Depuis le début de « l’affaire Sonko », en mars 2021 (date de sa première arrestation à la suite d’une plainte pour viol), « des sièges de presse et des maisons de personnalités impliquées dans des affaires politico-judiciaires ont été attaqués, des bus ont déjà été brûlés, des magistrats et des journalistes ont été menacés… nul ne devrait être surpris qu’il y ait des victimes », commente Thierno Alassane Sall. « Des individus veulent installer un climat de terreur, mais on ne peut pas dire qui ils sont et d’où ils viennent », ajoute-t-il, dénonçant l’incapacité du gouvernement et des forces de défense et de sécurité d’arrêter les coupables afin de les traduire en justice.

Poussées de fièvre

Le Sénégal a certes connu, par le passé, des poussées de fièvre meurtrières. En 1988, lors de la réélection d’Abdou Diouf, des incidents avaient éclaté après la publication des résultats, provoquant l’état d’urgence et l’arrestation d’Abdoulaye Wade, opposant à l’époque avant de devenir président en 2000. De même, en 2011, plusieurs personnes étaient décédées dans les manifestations contre la troisième candidature d’Abdoulaye Wade – des protestations menées par un jeune opposant de l’époque, Macky Sall.
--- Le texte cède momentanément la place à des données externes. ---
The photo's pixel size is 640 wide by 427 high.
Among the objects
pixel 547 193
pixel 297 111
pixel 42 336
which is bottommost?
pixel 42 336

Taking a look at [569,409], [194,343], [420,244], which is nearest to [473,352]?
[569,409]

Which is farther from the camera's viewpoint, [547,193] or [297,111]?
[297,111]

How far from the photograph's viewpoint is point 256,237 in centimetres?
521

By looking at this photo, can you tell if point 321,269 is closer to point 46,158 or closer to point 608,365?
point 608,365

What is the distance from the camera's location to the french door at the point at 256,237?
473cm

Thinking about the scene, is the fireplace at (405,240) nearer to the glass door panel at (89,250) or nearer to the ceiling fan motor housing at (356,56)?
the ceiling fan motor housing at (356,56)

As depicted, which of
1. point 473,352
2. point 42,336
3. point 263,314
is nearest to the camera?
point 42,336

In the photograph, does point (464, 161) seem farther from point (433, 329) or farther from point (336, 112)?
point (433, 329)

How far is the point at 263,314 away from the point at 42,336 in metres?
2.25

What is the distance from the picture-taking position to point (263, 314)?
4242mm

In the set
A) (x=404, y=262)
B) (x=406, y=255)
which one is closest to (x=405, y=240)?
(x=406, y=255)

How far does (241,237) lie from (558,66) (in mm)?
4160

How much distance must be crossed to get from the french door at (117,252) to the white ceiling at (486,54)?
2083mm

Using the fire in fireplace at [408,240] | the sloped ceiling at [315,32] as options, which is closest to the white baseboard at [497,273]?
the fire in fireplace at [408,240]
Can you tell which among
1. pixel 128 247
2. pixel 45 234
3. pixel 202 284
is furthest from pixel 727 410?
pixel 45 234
Mais tous les observateurs s’accordent sur ce point : les explosions sociales qui secouent le pays depuis 2021 ont quelque chose d’inédit.

Aujourd’hui, « c’est la forme et l’ampleur des violences qui surprennent », observe le professeur de droit Babacar Gueye, auteur d’un rapport sur les troubles qui ont émaillé les processus électoraux de 2000 à 2011 : « En l’espace de deux ans, plus de 60 personnes sont décédées à l’occasion de manifestations et de nombreux individus sont en prison pour avoir exprimé leur opinion ou participé à des manifestations. Nous avons une recrudescence de la répression que nous ne connaissions pas. »

Pour le Pastef, dissous par le gouvernement en raison de ses appels « fréquents » à des « mouvements insurrectionnels », c’est bien le pouvoir qui a ouvert les hostilités. « Les discours haineux ont démarré en 2016 avec la radiation d’Ousmane Sonko [de la fonction publique]. Le parti a été traité de terroriste et de salafiste. Cette violence vient donc de l’Etat, qui veut éliminer un candidat de l’opposition à l’élection présidentielle de 2024 », estime El Malick Ndiaye, responsable de la communication du Pastef.

Des soutiens de l’opposant incarcéré, très actifs sur les réseaux sociaux et au sein de la diaspora, sont allés jusqu’à laisser entendre que l’attaque contre le bus avait été commanditée par les autorités pour justifier la répression des manifestants favorables à Ousmane Sonko. El Malick Ndiaye ne fait pas ce rapprochement, mais il met en balance les morts du bus et ceux des émeutes : « Effectivement, cette attaque est grave. Mais que fait-on des personnes tuées par balle pendant les manifestations ? Que fait-on des violences des nervis ? », interroge-t-il en référence aux hommes armés habillés en civil repérés aux côtés des forces de l’ordre lors des événements de mars 2021 et juin 2023.